Well, let's try to find a formula for the giant diamond (I love that name :biggrin:)

The trick is to subdivide the giant diamond into a parallellogram and a triangle. Just take the two mid-vertices (not the vertices on top and not the vertex on the bottom) and connect them with a line. Now the top is a parallellogram and the bottom is a triangle. Can you find the area of the parallellogram and the triangle?
 
micromass said:
Ah, I see. Well, I guess the area of a parallellogram is on your formula page?

Well, let's try to find a formula for the giant diamond (I love that name :biggrin:)
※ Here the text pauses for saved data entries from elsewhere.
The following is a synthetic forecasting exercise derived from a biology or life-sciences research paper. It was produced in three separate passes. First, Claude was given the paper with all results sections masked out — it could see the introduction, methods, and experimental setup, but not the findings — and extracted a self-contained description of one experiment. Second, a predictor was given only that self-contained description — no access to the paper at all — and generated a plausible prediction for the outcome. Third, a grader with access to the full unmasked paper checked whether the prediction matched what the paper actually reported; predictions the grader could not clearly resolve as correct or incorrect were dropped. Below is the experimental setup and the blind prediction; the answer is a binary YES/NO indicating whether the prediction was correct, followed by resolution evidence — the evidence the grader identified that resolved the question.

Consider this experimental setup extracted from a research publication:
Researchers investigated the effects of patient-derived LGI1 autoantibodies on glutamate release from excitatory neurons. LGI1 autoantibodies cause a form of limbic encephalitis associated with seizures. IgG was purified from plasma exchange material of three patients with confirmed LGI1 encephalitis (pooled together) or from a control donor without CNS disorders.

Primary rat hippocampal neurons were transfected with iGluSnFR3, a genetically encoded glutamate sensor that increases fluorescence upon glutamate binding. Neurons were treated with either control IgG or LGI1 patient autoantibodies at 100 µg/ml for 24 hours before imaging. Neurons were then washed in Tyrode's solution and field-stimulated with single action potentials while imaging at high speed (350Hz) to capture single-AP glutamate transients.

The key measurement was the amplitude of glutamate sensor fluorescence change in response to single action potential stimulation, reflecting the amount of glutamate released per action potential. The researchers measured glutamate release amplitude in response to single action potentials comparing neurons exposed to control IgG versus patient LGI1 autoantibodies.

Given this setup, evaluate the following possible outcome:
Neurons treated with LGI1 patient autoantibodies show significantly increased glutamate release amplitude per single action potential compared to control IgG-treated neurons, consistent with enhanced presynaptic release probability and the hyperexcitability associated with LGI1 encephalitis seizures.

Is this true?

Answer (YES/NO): YES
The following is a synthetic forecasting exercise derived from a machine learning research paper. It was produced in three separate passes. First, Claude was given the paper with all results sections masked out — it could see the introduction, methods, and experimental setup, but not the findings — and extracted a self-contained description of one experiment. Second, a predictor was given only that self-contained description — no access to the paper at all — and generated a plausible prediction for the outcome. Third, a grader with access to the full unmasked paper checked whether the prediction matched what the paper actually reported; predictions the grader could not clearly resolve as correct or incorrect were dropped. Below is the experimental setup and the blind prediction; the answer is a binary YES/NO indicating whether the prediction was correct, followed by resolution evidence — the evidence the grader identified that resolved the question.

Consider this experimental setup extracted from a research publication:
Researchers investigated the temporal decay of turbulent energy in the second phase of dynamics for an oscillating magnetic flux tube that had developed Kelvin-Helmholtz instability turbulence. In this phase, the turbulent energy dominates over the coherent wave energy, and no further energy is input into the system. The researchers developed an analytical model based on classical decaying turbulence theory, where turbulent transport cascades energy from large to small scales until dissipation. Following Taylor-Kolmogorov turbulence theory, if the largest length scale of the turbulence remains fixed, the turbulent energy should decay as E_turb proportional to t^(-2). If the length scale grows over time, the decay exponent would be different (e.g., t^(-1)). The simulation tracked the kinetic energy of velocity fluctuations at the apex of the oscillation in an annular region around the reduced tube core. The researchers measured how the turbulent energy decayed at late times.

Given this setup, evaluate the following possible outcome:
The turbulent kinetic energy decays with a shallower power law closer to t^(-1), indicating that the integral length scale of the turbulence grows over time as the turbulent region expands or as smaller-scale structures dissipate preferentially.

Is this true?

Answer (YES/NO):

The trick is to subdivide the giant diamond into a parallellogram and a triangle. Just take the two mid-vertices (not the vertices on top and not the vertex on the bottom) and connect them with a line. Now the top is a parallellogram and the bottom is a triangle. Can you find the area of the parallellogram and the triangle?

I think you mean a trapezoid, not a parallelogram.
 
eumyang said:
I think you mean a trapezoid, not a parallelogram.

Yes, indeed. Sorry for the confusion! :blushing:
 
Femme_physics said:
The reason I'm asking is that I'm trying to find X here

The figure is symmetrical about that dotted centre line, so concentrate on finding the area of just one of those halves and make it easier for yourself.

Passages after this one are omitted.